[[ DOCUMENT SEGMENT open ]]

A few months after a new annual 175 percent cap on small-loan interest rates in New Mexico went into effect, Mayor Alan Webber is proposing a short-term loan program to help municipal workers avoid payday lending businesses viewed as predatory by consumer advocates.
Webber’s proposal, his first piece of formal legislation, would allow city employees to take out “emergency short-term small loans” and pay them back over a year’s time through direct paycheck deductions, according to a city fiscal analysis.
This would preclude or at least discourage employees’ use of storefront lenders, who, the analysis states, “charge often exorbitant rates that can result in a debt trap that is difficult to overcome.” Such a program might also mitigate workers’ financial distress that could otherwise impact retention.
If the city indeed takes up Webber’s initiative, it would join at least seven counties and a few other local governments in New Mexico that make short-term loans available to employees, a group that has grown in recent months.
A proposal was made earlier this year at the Legislature that would have allowed state employees to partake in an employee loan program, though it did not survive the 30-day session focused on the state budget.
Webber said the prescribed 175 percent ceiling — approved by legislators and signed by Gov. Susana Martinez last year — “is hardly a cap.”
Indeed, advocates had hoped for a statewide interest rate cap almost five times lower, decrying the practices of storefront lending companies that they say target the poor and too often send working individuals into a spiral of insurmountable debt.
“Payday lending is often the quicksand of personal finance,” Webber said. “You never escape it.”
The counties of Bernalillo, Catron, Doña Ana, McKinley, Rio Arriba, Socorro and Taos have either implemented or are in the process of implementing an employee loan program, according to the New Mexico Association of Counties.
Susan D. Mayes, the association’s communications director, said she has scheduled presentations about the benefits of an employee loan program endorsed by the association with several more counties. She added Santa Fe County was not yet among them.
“It’s an alternative for those people who have little or no credit or bad credit who live paycheck to paycheck, and when an unexpected emergency arises, they need cash quickly,” Mayes said. “Where are they gonna go? Right now it’s predatory lenders or payday loans.”
A December news release by TrueConnect, the California-based employee loan provider working with New Mexico counties, stated 20 percent of Doña Ana County employees used the program in its first 10 months.

[[ DOCUMENT SEGMENT closed ]]
[[ SUPPLIED MATERIAL open ]]

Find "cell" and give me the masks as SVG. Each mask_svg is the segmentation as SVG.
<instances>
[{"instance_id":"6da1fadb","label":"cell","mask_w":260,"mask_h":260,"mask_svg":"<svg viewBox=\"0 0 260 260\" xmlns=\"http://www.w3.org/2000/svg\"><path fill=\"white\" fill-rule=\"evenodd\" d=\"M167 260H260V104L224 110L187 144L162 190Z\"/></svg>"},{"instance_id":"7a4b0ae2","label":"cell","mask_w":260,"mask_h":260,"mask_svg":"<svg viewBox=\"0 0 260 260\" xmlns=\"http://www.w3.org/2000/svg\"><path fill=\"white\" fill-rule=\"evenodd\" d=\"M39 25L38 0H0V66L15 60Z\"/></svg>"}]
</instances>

[[ SUPPLIED MATERIAL closed ]]

- [WORK INSTRUCTIONS]:
• 1. In the article on Webber's employee loan proposal, what percentage of Doña Ana County employees used the program in its first 10 months?
• 2. Revise the part of the article on Webber's employee loan proposal that opens with the words "A proposal was" and closes with "the state budget.", putting "join" in place of "partake in".

- [WRITTEN ANSWERS]:
• 1. 20 percent

• 2.
A proposal was made earlier this year at the Legislature that would have allowed state employees to join an employee loan program, though it did not survive the 30-day session focused on the state budget.